Our error has decreased with more epochs, but to illustrate the full power of our network let's see if it can find the right coefficients for an "easy" problem where there is a strong correlation between both of two input features and the target.

In [17]:
# Setting up the problem

X_easy, y_easy = make_regression(n_features=2, n_informative=2,
                                 random_state=42)

In [18]:
# Again defining weights randomly. We'll be using the same network,
# so we need six weights.

np.random.seed(42)

w_easy = np.random.rand(6)

In [19]:
# Applying our stoch_grad_desc() function

final_weights = stoch_grad_desc(pred1=X_easy[:, 0],
                                pred2=X_easy[:, 1],
                                y=y_easy,
         w1=w_easy[0], w2=w_easy[1], w3=w_easy[2],
         w4=w_easy[3], w5=w_easy[4], w6=w_easy[5],
         lr=4e-3, times_thru=3)
final_weights

After a single data point our RMSE is 105.2827433708648
After 1 epochs our RMSE is 0.0003058349135338329
After 2 epochs our RMSE is 5.040642635748519e-09
After 3 epochs our RMSE is 1.2706999512590757e-13


(6.556340807199361,
 10.75555705679945,
 6.914105827696129,
 7.997420739574159,
 4.334717820507707,
 5.515048597227902)

### Comparing with `LinearRegression()`

We can translate these final weight values into $\beta_1$ and $\beta_2$ for a traditional linear regression $\hat{y} = \beta_1X_1 + \beta_2X_2$.

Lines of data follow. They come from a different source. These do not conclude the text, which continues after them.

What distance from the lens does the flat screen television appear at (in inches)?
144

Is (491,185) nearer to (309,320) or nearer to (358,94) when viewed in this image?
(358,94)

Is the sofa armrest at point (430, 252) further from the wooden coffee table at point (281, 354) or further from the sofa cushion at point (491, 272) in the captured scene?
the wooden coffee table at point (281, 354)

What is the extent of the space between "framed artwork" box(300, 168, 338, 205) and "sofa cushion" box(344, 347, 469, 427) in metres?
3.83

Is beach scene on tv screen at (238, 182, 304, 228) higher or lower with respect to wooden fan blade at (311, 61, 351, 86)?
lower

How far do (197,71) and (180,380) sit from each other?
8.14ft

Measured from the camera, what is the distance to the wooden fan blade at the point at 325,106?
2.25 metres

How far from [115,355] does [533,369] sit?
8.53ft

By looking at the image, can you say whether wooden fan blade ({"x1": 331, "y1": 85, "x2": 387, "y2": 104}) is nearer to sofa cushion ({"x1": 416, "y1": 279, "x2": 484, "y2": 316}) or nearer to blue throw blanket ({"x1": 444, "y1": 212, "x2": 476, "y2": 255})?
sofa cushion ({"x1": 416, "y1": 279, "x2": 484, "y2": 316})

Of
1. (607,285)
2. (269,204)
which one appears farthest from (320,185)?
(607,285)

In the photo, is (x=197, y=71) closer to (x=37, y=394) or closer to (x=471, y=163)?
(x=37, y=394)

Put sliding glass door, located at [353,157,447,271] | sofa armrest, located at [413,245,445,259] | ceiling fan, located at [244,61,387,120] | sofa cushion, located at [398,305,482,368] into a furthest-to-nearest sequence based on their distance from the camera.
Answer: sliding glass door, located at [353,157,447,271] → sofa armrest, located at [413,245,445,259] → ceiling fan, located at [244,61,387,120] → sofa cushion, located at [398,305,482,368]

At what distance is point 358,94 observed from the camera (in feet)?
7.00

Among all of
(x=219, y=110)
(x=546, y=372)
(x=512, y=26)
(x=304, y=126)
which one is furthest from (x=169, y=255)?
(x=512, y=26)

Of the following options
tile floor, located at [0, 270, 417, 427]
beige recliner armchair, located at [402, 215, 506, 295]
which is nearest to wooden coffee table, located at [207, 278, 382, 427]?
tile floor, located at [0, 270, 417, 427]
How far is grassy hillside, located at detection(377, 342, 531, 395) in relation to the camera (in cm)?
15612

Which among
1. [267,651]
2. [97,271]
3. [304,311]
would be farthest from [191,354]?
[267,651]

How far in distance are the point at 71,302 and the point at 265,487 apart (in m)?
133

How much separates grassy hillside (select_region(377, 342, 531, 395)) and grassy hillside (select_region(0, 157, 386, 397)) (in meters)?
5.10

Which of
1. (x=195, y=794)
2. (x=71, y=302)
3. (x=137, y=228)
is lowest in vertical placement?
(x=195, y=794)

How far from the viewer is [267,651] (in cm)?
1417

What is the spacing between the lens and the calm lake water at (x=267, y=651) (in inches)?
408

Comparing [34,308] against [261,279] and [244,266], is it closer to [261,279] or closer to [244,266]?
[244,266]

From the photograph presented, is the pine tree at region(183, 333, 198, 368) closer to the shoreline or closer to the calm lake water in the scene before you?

Above we calculated $\hat{y} = X_1(w_1w_5 + w_2w_6) + X_2(w_3w_5 + w_4w_6)$.

Thus we have:

- $\beta_1 = w_1w_5 + w_2w_6$, and
- $\beta_2 = w_3w_5 + w_4w_6$.

Plugging these in for our final calculated weights we have:

In [20]:
beta1 = final_weights[0]*final_weights[4] +\
    final_weights[1]*final_weights[5]
beta2 = final_weights[2]*final_weights[4] +\
    final_weights[3]*final_weights[5]
print(f"Our mini-NN found coefficients of {np.round(beta1, 8)}\
 and {np.round(beta2, 8)}.")

Our mini-NN found coefficients of 87.73730719 and 74.07686178.


Let's compare these numbers with the results of `LinearRegression()`:

In [21]:
LinearRegression(fit_intercept=False).fit(X_easy, y_easy).coef_

array([87.73730719, 74.07686178])

Our little neural network, which has:
- only five neurons;
- randomly generated initial weights;
- only linear activation functions; and
- all biases set to 0

can do the same job as a linear regression after just a couple of epochs!